Of course, Harlan Krumholz and like-minded outcomes researchers are not the cause but the product of a collectivist culture widely embraced by the academic-industrial complex. Universities, specialty boards, medical colleges, and academic journals have long ago neglected the individual for the population, the unique for the average, the case report for the clinical trial, and the truth-seeking nuance for the misleading generalization.

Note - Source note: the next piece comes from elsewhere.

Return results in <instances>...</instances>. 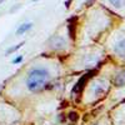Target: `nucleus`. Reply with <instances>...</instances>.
Wrapping results in <instances>:
<instances>
[{"label": "nucleus", "instance_id": "obj_2", "mask_svg": "<svg viewBox=\"0 0 125 125\" xmlns=\"http://www.w3.org/2000/svg\"><path fill=\"white\" fill-rule=\"evenodd\" d=\"M49 46L53 50H62L66 46V41L60 35H54L49 39Z\"/></svg>", "mask_w": 125, "mask_h": 125}, {"label": "nucleus", "instance_id": "obj_1", "mask_svg": "<svg viewBox=\"0 0 125 125\" xmlns=\"http://www.w3.org/2000/svg\"><path fill=\"white\" fill-rule=\"evenodd\" d=\"M49 79L50 74L45 68H33L28 73V76L25 80L26 88L33 93L40 91L41 89L45 88V84Z\"/></svg>", "mask_w": 125, "mask_h": 125}, {"label": "nucleus", "instance_id": "obj_7", "mask_svg": "<svg viewBox=\"0 0 125 125\" xmlns=\"http://www.w3.org/2000/svg\"><path fill=\"white\" fill-rule=\"evenodd\" d=\"M68 119H69L70 121H73V123L78 121V119H79V115H78V113H75V111H70V113L68 114Z\"/></svg>", "mask_w": 125, "mask_h": 125}, {"label": "nucleus", "instance_id": "obj_3", "mask_svg": "<svg viewBox=\"0 0 125 125\" xmlns=\"http://www.w3.org/2000/svg\"><path fill=\"white\" fill-rule=\"evenodd\" d=\"M95 71H90V73H88L86 75H84V76H81L80 79H79V81L75 84V86H74V89H73V94H75V93H78V94H81V91H83V89H84V84L86 83V80L90 78V76H93L91 74H94Z\"/></svg>", "mask_w": 125, "mask_h": 125}, {"label": "nucleus", "instance_id": "obj_12", "mask_svg": "<svg viewBox=\"0 0 125 125\" xmlns=\"http://www.w3.org/2000/svg\"><path fill=\"white\" fill-rule=\"evenodd\" d=\"M71 1H73V0H68V1L65 3V6H66V8H69V6H70V4H71Z\"/></svg>", "mask_w": 125, "mask_h": 125}, {"label": "nucleus", "instance_id": "obj_6", "mask_svg": "<svg viewBox=\"0 0 125 125\" xmlns=\"http://www.w3.org/2000/svg\"><path fill=\"white\" fill-rule=\"evenodd\" d=\"M25 44V41H21V43H19L18 45H15V46H13V48H10V49H8L6 51H5V54L6 55H10V54H13V53H15L16 50H19L20 48H21L23 45Z\"/></svg>", "mask_w": 125, "mask_h": 125}, {"label": "nucleus", "instance_id": "obj_9", "mask_svg": "<svg viewBox=\"0 0 125 125\" xmlns=\"http://www.w3.org/2000/svg\"><path fill=\"white\" fill-rule=\"evenodd\" d=\"M74 26H75V25H74V24H71V23L68 25V28H69V35H70V38H71L73 40L75 39V31H74Z\"/></svg>", "mask_w": 125, "mask_h": 125}, {"label": "nucleus", "instance_id": "obj_14", "mask_svg": "<svg viewBox=\"0 0 125 125\" xmlns=\"http://www.w3.org/2000/svg\"><path fill=\"white\" fill-rule=\"evenodd\" d=\"M33 1H36V0H33Z\"/></svg>", "mask_w": 125, "mask_h": 125}, {"label": "nucleus", "instance_id": "obj_11", "mask_svg": "<svg viewBox=\"0 0 125 125\" xmlns=\"http://www.w3.org/2000/svg\"><path fill=\"white\" fill-rule=\"evenodd\" d=\"M21 61H23V56L20 55V56H18L13 60V64H19V62H21Z\"/></svg>", "mask_w": 125, "mask_h": 125}, {"label": "nucleus", "instance_id": "obj_5", "mask_svg": "<svg viewBox=\"0 0 125 125\" xmlns=\"http://www.w3.org/2000/svg\"><path fill=\"white\" fill-rule=\"evenodd\" d=\"M115 51H116V54H119V55H121V56L125 55V39L120 40L119 43L116 44V46H115Z\"/></svg>", "mask_w": 125, "mask_h": 125}, {"label": "nucleus", "instance_id": "obj_10", "mask_svg": "<svg viewBox=\"0 0 125 125\" xmlns=\"http://www.w3.org/2000/svg\"><path fill=\"white\" fill-rule=\"evenodd\" d=\"M104 91H105V88L96 84V86H95V95H96V96H98V95H101Z\"/></svg>", "mask_w": 125, "mask_h": 125}, {"label": "nucleus", "instance_id": "obj_13", "mask_svg": "<svg viewBox=\"0 0 125 125\" xmlns=\"http://www.w3.org/2000/svg\"><path fill=\"white\" fill-rule=\"evenodd\" d=\"M3 1H4V0H0V4H1V3H3Z\"/></svg>", "mask_w": 125, "mask_h": 125}, {"label": "nucleus", "instance_id": "obj_8", "mask_svg": "<svg viewBox=\"0 0 125 125\" xmlns=\"http://www.w3.org/2000/svg\"><path fill=\"white\" fill-rule=\"evenodd\" d=\"M109 1H110L111 5H114L115 8H120V6H123L125 4V0H109Z\"/></svg>", "mask_w": 125, "mask_h": 125}, {"label": "nucleus", "instance_id": "obj_4", "mask_svg": "<svg viewBox=\"0 0 125 125\" xmlns=\"http://www.w3.org/2000/svg\"><path fill=\"white\" fill-rule=\"evenodd\" d=\"M31 28H33V24H31V23H24V24H21L16 29V35H23V34L28 33Z\"/></svg>", "mask_w": 125, "mask_h": 125}]
</instances>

Prior to the massive intrusion of government in health care, which has turned medicine into a political activity that imposes immense restrictions on practice and immense profit opportunities for those skilled at exploiting them, the physician’s fiduciary duty to the patient was kept in relative check by the patient’s freedom to choose alternative treatments from competing practitioners. Today the standards of knowledge, care and quality are increasingly defined by the right-minded who have powerful statistical tools and data sets at their disposal and at the disposal of those willing and able to hire them. With these, they will continue to confuse individual physicians into a mode of behavior that would be most disturbing to patients were they fully aware of it and cognizant of its consequences.